Before I give you opinion, I'll give you my credentials: I have a Masters degree in education. I've taught fourth, fifth, and sixth grades.

If it were me, I would delay K a year. It isn't what it used to be; K has become real school instead of coloring, playing, and fun. They only have twenty minute recess once a day :confused: Little kids need physical activity and stimulation; they cannot sit still and do worksheets all day (well some can, but that doesn't make it good for them). A friend of mine who is also a teacher went through this with her son who turned five two Augusts ago. She talked to the K teachers at the school. Their advice was that almost every kid who became a behaviour problem later on was started in K when they were too young. She kept him out until the next year, even though he was bright and did great at preschool.

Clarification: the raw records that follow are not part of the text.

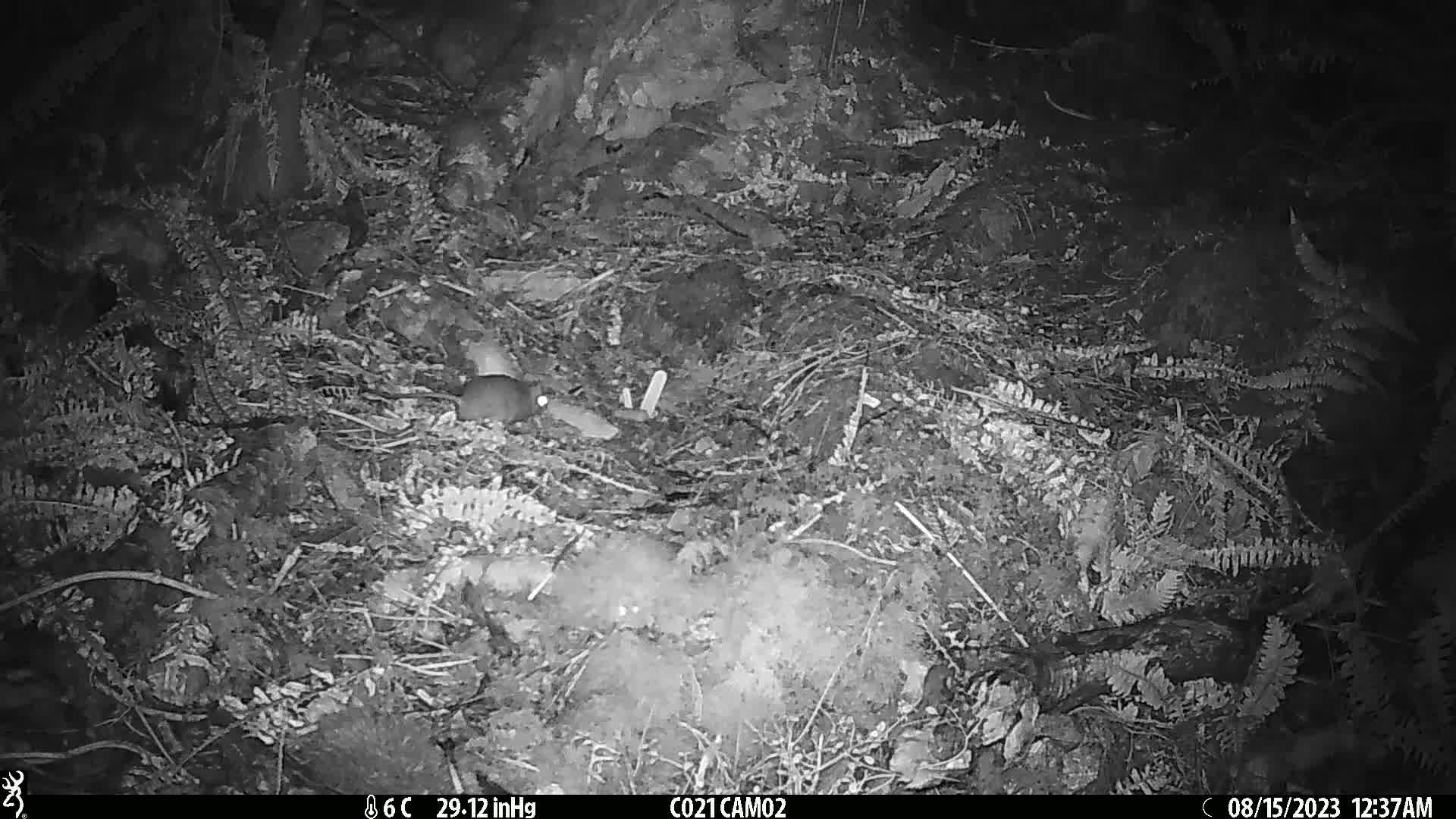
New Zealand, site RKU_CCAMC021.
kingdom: Animalia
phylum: Chordata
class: Mammalia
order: Rodentia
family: Muridae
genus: Rattus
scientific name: Rattus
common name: rat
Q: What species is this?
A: Rat (Rattus).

My nephew turned five at the end of August a few years ago. He is very bright. He just finished third grade and he was in the gifted program. He is disruptive and doesn't complete his work often. I attribute many of his problems to the fact that he was very young when he started K.

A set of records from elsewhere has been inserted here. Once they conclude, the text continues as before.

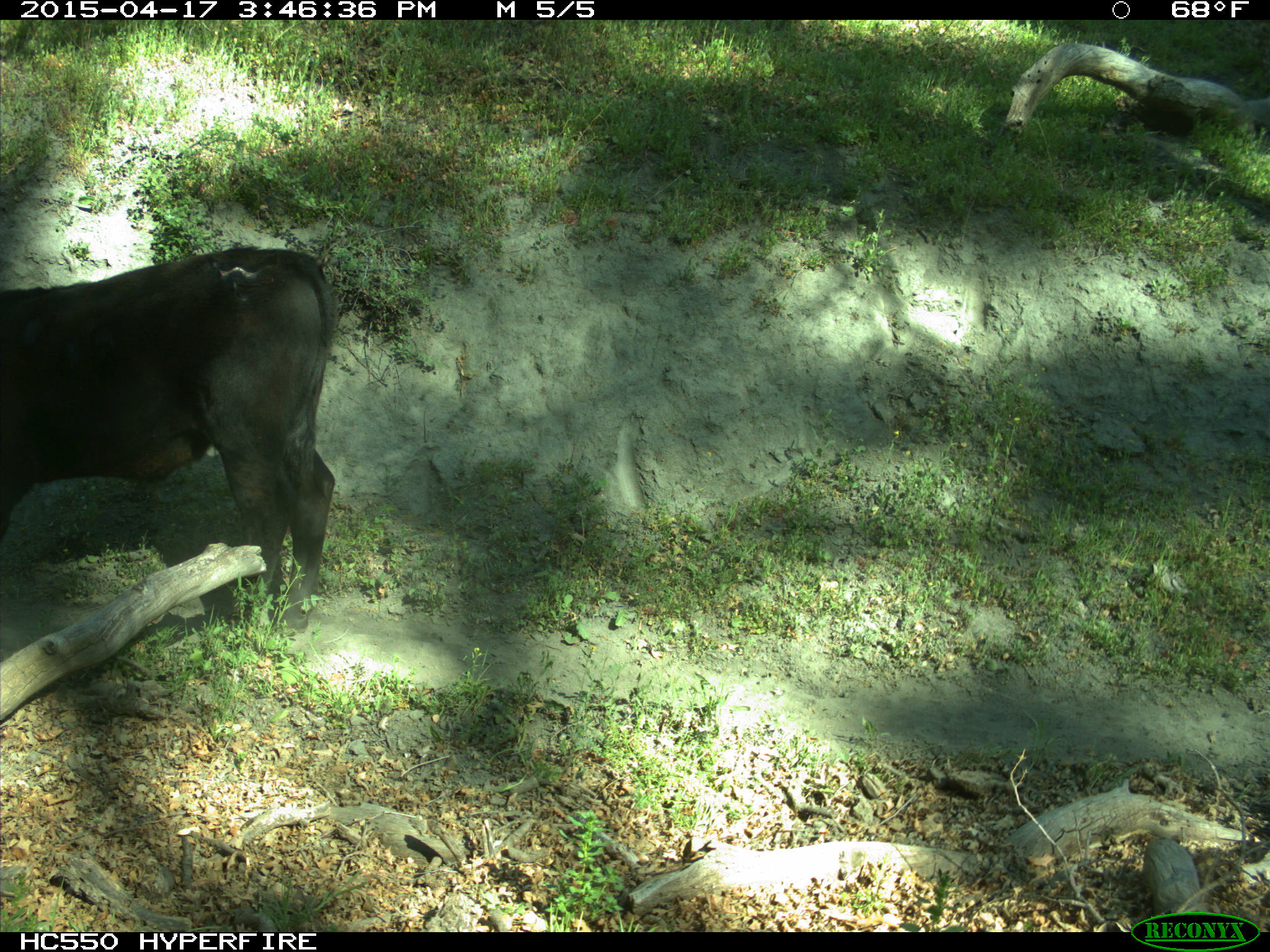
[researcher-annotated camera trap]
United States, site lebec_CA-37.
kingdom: Animalia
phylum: Chordata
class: Mammalia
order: Artiodactyla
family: Bovidae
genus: Bos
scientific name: Bos taurus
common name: domestic cow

Boys just don't develop maturity at the same rate as girls, so putting them into K as the youngest in the class does more harm than good. It can lead to problems down the road that are easy to avoid if you just keep him out one more year.

I hope this helps. For full disclosure, I have to let you know that my daughter, who is about to start second grade, is homeschooled :hippie: That doesn't mean that I don't understand the trials and tribulations of parents with traditionally schooled kids!
 
If it were me, I would delay K a year. It isn't what it used to be; K has become real school instead of coloring, playing, and fun. They only have twenty minute recess once a day :confused:

This is where I think the OP needs to find out exactly what her Kindergarten entails. Our Kindergarten is still only 1/2 day. So, they don't eat lunch at school & we still have play areas (play kitchen, dress-up area, etc...) so they go for about 2 1/2 hours (more or less) & still get free time for playing in there.
I know ours doesn't get the 20 minute recess but really it's not quite needed when it's not any longer than preschool here, just goes 5 days/week instead of 2 or 3. As a matter of fact, when my 7 year old went to Kindergarten he actually had a shorter day than when he was in preschool because he rode the bus & had a 45 minute ride home. He would actually get home AFTER I picked up the older kids from elementary school.